++++ Information provided

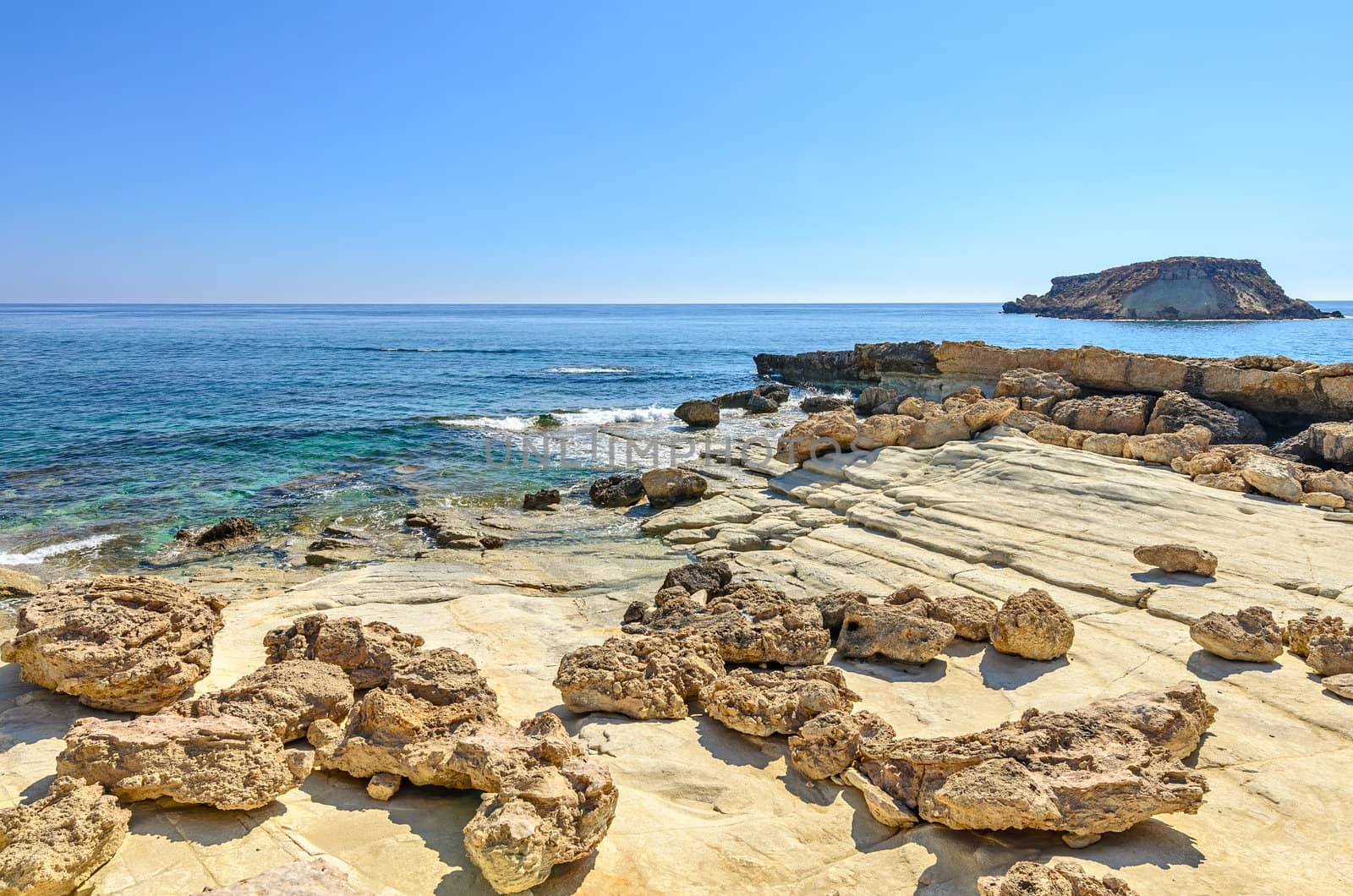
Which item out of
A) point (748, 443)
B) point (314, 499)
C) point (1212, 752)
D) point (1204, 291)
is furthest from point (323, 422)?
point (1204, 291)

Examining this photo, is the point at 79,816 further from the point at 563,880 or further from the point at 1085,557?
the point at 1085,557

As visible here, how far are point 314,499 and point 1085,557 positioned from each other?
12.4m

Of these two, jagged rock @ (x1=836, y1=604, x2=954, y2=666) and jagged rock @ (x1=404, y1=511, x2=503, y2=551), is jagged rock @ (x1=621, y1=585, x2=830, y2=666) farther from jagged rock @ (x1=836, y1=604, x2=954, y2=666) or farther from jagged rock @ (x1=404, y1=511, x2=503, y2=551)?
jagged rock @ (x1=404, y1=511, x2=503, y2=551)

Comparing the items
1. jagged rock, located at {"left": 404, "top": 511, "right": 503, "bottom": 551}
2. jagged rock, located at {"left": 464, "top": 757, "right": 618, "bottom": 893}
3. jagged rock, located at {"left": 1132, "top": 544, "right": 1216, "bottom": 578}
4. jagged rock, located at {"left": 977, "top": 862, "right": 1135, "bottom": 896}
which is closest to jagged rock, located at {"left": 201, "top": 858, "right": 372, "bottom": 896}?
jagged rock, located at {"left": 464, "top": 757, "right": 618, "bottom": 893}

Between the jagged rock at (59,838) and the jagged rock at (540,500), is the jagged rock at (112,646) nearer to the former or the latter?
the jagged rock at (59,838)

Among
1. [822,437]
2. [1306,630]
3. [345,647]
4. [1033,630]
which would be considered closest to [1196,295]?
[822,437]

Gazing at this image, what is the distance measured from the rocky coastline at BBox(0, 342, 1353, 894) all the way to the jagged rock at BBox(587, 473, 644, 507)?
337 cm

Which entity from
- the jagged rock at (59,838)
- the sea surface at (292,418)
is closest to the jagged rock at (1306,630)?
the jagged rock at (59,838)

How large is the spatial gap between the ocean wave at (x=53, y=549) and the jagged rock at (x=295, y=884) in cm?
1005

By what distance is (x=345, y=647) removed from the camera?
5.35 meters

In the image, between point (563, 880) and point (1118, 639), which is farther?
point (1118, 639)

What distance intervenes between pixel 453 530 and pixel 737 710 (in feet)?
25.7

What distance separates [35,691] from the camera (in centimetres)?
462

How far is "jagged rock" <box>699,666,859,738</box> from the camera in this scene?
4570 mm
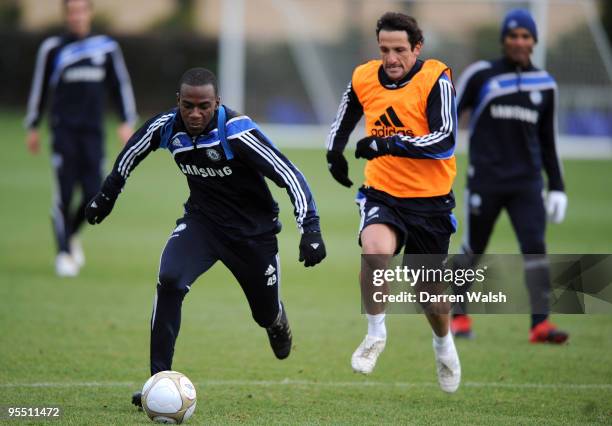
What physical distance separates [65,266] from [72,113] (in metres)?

++++++++
++++ Information provided

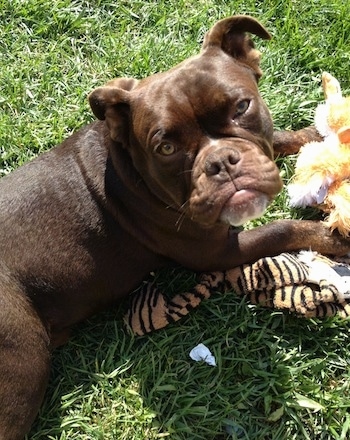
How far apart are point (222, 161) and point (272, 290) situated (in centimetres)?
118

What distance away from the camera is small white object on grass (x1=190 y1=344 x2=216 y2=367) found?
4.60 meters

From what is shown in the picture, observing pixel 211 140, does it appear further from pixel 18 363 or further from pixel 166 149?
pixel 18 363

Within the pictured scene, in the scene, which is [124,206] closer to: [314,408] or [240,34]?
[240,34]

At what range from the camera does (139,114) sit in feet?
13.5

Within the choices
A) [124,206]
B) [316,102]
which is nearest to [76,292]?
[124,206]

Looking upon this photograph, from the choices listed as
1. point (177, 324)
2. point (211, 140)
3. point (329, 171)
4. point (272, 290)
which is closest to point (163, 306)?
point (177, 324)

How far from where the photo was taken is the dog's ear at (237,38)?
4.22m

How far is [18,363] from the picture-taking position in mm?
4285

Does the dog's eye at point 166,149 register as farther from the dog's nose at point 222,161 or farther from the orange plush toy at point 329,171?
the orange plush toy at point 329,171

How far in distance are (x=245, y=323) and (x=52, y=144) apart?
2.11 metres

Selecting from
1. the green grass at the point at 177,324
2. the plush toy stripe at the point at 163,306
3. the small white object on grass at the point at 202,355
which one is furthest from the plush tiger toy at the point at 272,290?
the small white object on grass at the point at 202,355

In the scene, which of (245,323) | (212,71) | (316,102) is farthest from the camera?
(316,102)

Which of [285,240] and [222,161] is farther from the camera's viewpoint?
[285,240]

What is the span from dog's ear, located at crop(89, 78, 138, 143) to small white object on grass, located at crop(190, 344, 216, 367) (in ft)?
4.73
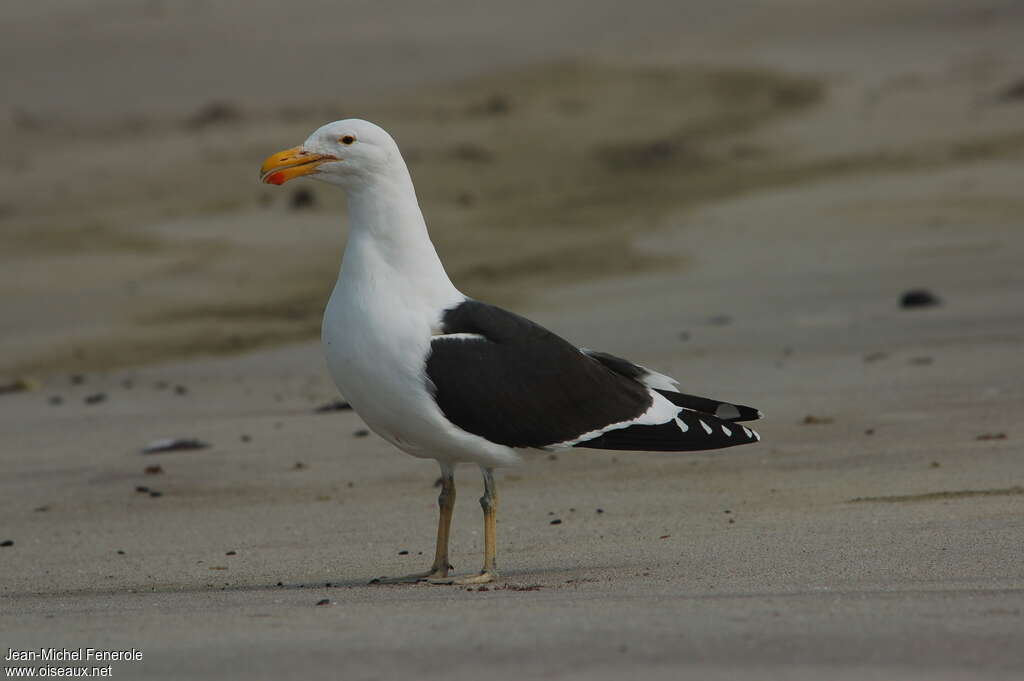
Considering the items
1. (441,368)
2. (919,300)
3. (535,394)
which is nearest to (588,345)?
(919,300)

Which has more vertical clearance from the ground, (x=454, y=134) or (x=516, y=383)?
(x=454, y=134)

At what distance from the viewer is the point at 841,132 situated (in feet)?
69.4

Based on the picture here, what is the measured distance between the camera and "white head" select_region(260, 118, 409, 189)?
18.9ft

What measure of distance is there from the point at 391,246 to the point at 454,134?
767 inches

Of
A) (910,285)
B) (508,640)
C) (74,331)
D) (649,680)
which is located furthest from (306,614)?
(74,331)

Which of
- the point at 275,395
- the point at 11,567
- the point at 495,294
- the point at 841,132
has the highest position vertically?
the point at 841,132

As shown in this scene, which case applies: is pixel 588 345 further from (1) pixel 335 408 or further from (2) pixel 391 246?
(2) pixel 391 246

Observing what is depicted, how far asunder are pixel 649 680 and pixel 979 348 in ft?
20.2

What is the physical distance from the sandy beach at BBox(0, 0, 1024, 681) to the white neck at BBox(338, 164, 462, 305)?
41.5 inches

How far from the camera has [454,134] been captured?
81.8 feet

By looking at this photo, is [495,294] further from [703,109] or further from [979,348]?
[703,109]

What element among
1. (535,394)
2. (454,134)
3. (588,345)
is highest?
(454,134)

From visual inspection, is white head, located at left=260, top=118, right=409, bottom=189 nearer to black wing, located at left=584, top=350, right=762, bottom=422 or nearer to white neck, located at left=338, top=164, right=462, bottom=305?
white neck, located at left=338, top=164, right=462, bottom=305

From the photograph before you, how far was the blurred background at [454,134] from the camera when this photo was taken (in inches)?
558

++++++++
++++ Information provided

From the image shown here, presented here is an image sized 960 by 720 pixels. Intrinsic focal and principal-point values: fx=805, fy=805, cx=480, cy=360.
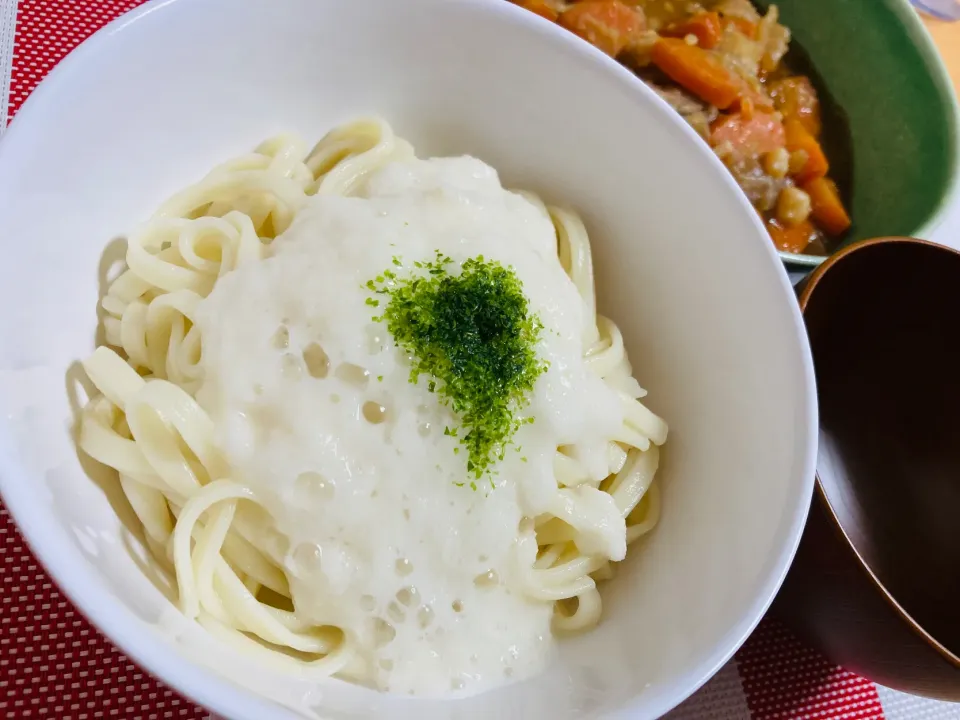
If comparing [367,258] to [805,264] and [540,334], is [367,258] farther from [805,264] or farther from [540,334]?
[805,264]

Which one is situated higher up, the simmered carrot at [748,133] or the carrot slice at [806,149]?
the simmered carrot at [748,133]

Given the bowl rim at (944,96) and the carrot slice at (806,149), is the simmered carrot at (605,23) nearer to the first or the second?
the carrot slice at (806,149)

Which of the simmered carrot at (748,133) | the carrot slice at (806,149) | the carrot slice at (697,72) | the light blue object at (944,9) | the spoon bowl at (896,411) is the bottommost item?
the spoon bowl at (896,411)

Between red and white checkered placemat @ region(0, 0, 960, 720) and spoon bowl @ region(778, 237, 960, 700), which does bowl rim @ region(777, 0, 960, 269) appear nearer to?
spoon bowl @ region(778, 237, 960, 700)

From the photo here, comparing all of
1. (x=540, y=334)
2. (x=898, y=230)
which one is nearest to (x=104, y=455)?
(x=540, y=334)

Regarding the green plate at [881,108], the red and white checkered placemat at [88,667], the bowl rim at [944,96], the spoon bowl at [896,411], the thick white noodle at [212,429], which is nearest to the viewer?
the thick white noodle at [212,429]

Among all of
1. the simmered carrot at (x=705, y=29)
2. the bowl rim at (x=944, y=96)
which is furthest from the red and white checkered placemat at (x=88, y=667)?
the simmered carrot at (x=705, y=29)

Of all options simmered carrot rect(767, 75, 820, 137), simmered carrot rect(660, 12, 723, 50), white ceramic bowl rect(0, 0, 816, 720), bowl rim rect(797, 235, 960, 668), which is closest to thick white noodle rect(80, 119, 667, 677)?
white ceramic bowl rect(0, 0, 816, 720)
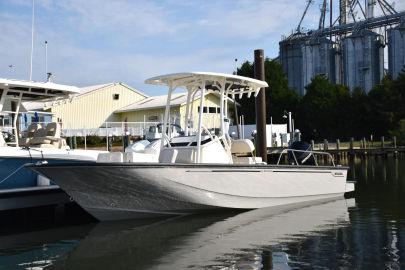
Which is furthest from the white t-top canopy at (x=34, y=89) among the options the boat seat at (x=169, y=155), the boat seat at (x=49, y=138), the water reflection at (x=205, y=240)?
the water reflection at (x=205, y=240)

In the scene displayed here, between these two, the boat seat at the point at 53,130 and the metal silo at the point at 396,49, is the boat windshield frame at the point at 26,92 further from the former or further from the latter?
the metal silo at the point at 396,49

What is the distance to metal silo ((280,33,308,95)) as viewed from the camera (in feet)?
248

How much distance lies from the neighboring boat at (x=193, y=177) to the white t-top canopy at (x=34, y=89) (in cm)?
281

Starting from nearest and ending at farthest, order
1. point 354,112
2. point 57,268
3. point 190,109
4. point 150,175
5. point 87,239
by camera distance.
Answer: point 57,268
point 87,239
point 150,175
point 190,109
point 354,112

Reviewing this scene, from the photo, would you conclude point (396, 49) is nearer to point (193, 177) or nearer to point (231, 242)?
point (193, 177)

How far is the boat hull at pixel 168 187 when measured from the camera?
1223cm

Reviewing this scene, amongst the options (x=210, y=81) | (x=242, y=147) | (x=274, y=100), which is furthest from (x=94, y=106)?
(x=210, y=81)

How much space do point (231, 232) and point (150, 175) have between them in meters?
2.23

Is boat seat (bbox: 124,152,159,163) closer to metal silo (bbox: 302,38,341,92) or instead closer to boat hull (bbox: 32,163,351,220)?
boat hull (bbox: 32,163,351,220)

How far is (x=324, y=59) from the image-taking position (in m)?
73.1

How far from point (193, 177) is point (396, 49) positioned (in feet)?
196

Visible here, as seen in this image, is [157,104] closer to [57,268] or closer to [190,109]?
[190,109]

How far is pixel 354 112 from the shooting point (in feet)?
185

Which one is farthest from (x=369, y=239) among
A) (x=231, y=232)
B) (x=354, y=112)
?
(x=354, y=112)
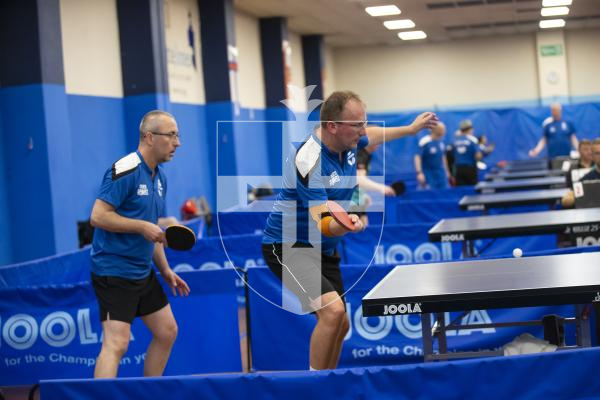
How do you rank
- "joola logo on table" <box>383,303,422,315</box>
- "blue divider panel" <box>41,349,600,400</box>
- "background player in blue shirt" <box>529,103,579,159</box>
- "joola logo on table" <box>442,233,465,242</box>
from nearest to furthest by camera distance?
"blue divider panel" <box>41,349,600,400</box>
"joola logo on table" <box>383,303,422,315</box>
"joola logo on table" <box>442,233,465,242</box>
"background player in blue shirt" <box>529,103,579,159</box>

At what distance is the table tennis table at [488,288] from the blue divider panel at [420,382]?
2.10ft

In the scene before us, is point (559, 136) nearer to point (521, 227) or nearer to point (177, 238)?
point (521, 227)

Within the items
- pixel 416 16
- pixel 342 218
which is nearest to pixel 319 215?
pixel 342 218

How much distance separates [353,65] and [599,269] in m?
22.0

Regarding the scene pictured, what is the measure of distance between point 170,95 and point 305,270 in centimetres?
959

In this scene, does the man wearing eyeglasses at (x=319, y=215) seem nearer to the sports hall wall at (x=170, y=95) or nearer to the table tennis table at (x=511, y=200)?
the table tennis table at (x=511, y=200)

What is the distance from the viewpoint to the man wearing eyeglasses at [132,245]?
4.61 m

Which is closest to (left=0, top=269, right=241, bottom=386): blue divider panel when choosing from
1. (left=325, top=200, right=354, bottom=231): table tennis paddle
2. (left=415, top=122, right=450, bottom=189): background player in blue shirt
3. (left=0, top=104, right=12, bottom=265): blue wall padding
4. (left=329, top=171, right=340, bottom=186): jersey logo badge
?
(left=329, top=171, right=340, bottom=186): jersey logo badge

++++++++

* **Set task**
How many lines in the entries above contain the string "appear"? Case counts. Reply with the number alone.

* **Solution to this task**
2